> [Task description] Copy the lines below word for word.

> [Provided entries]
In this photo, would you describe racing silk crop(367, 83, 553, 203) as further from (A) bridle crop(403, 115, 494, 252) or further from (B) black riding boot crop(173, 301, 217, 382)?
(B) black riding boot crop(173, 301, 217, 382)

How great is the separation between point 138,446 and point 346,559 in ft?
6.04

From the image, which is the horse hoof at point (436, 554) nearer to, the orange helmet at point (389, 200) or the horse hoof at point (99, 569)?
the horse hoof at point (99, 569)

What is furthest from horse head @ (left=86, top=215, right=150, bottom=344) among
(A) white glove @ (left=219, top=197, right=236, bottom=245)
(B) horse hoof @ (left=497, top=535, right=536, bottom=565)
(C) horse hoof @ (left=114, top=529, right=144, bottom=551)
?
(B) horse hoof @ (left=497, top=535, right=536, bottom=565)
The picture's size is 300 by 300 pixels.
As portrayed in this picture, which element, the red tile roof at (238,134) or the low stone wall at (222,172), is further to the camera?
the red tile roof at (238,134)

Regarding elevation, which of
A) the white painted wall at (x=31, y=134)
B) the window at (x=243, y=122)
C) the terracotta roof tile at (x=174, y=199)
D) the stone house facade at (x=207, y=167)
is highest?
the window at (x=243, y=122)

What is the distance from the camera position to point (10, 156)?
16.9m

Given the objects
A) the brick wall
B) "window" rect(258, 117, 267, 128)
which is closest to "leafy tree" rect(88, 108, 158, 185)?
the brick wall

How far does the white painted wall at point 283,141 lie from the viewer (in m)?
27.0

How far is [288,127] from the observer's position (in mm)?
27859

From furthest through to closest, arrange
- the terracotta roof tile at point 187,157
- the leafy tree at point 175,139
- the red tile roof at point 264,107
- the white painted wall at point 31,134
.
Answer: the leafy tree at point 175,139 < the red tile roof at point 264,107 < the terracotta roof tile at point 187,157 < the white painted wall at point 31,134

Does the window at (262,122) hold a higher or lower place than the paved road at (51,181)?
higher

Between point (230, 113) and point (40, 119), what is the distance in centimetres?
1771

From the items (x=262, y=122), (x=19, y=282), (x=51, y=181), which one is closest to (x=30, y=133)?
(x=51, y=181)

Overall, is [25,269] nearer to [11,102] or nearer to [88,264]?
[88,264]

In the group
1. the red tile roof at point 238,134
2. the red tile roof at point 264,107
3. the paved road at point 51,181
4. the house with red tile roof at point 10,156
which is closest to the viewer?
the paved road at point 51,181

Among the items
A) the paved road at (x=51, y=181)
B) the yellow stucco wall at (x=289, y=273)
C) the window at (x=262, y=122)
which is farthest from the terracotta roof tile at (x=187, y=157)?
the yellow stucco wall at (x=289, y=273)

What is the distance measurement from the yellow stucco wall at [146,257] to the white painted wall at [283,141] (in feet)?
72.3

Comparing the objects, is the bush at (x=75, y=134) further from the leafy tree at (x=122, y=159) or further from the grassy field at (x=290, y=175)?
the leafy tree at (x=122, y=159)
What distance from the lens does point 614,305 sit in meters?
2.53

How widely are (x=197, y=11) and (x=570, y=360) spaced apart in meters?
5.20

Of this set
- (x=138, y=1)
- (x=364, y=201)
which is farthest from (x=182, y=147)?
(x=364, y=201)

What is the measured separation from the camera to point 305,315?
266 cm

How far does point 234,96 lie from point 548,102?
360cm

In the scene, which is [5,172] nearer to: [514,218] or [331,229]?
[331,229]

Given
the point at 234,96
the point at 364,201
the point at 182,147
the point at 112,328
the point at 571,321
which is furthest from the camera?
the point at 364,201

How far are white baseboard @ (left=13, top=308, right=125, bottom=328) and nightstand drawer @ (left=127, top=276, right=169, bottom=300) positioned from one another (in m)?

> [Written response]
In this photo, would you describe racing silk crop(367, 83, 553, 203) as further from (A) bridle crop(403, 115, 494, 252) or further from (B) black riding boot crop(173, 301, 217, 382)?
(B) black riding boot crop(173, 301, 217, 382)

How great is the separation between point 138,446 and point 346,559 in ft?
6.04

From the image, which is the horse hoof at point (436, 554) nearer to, the orange helmet at point (389, 200) or the horse hoof at point (99, 569)?
the horse hoof at point (99, 569)

What is furthest from horse head @ (left=86, top=215, right=150, bottom=344) among
(A) white glove @ (left=219, top=197, right=236, bottom=245)
(B) horse hoof @ (left=497, top=535, right=536, bottom=565)
(C) horse hoof @ (left=114, top=529, right=144, bottom=551)
?
(B) horse hoof @ (left=497, top=535, right=536, bottom=565)
The picture's size is 300 by 300 pixels.
As portrayed in this picture, which element, the red tile roof at (238,134) or the low stone wall at (222,172), is further to the camera?
the red tile roof at (238,134)

Regarding elevation, which of
A) the white painted wall at (x=31, y=134)
B) the window at (x=243, y=122)
C) the terracotta roof tile at (x=174, y=199)
D) the stone house facade at (x=207, y=167)
is highest?
the window at (x=243, y=122)

What is the distance from the camera position to point (10, 156)?
16.9m

Given the objects
A) the brick wall
B) "window" rect(258, 117, 267, 128)
which is closest to "leafy tree" rect(88, 108, 158, 185)?
the brick wall

How far does the white painted wall at point 283,141 lie from the viewer (in m)?
27.0

How far is [288,127] from the observer's position (in mm)?
27859

From furthest through to closest, arrange
- the terracotta roof tile at point 187,157
- the leafy tree at point 175,139
- the red tile roof at point 264,107
- the white painted wall at point 31,134
.
Answer: the leafy tree at point 175,139 < the red tile roof at point 264,107 < the terracotta roof tile at point 187,157 < the white painted wall at point 31,134

Does the window at (262,122) hold a higher or lower place than the paved road at (51,181)?
higher

Between point (230, 113) and point (40, 119), what is the distance in centimetres?
1771

From the items (x=262, y=122), (x=19, y=282), (x=51, y=181), which one is closest to (x=30, y=133)?
(x=51, y=181)

Overall, is [25,269] nearer to [11,102] or nearer to [88,264]?
[88,264]

In the group
1. the red tile roof at point 238,134
2. the red tile roof at point 264,107
3. the paved road at point 51,181
4. the house with red tile roof at point 10,156
which is closest to the viewer?
the paved road at point 51,181

Among the items
A) the paved road at (x=51, y=181)
B) the yellow stucco wall at (x=289, y=273)
C) the window at (x=262, y=122)
which is farthest from the terracotta roof tile at (x=187, y=157)?
the yellow stucco wall at (x=289, y=273)

What is the distance measurement from the yellow stucco wall at [146,257] to the white painted wall at [283,141] (in feet)?
72.3

Comparing the objects, is the bush at (x=75, y=134) further from the leafy tree at (x=122, y=159) or further from the grassy field at (x=290, y=175)?
the leafy tree at (x=122, y=159)
What distance from the lens does point 614,305 sit in meters?
2.53

How widely are (x=197, y=11) and (x=570, y=360) spaced apart in meters?
5.20

Of this set
- (x=138, y=1)
- (x=364, y=201)
which is farthest from (x=182, y=147)?
(x=364, y=201)

What is the measured separation from the camera to point 305,315?
266 cm

How far does point 234,96 lie from point 548,102?
360cm

In the scene, which is [5,172] nearer to: [514,218] or [331,229]?
[331,229]

Given
the point at 234,96
the point at 364,201
the point at 182,147
the point at 112,328
the point at 571,321
which is furthest from the camera?
the point at 364,201

How far are white baseboard @ (left=13, top=308, right=125, bottom=328) and nightstand drawer @ (left=127, top=276, right=169, bottom=300) positioned from one another (in m)?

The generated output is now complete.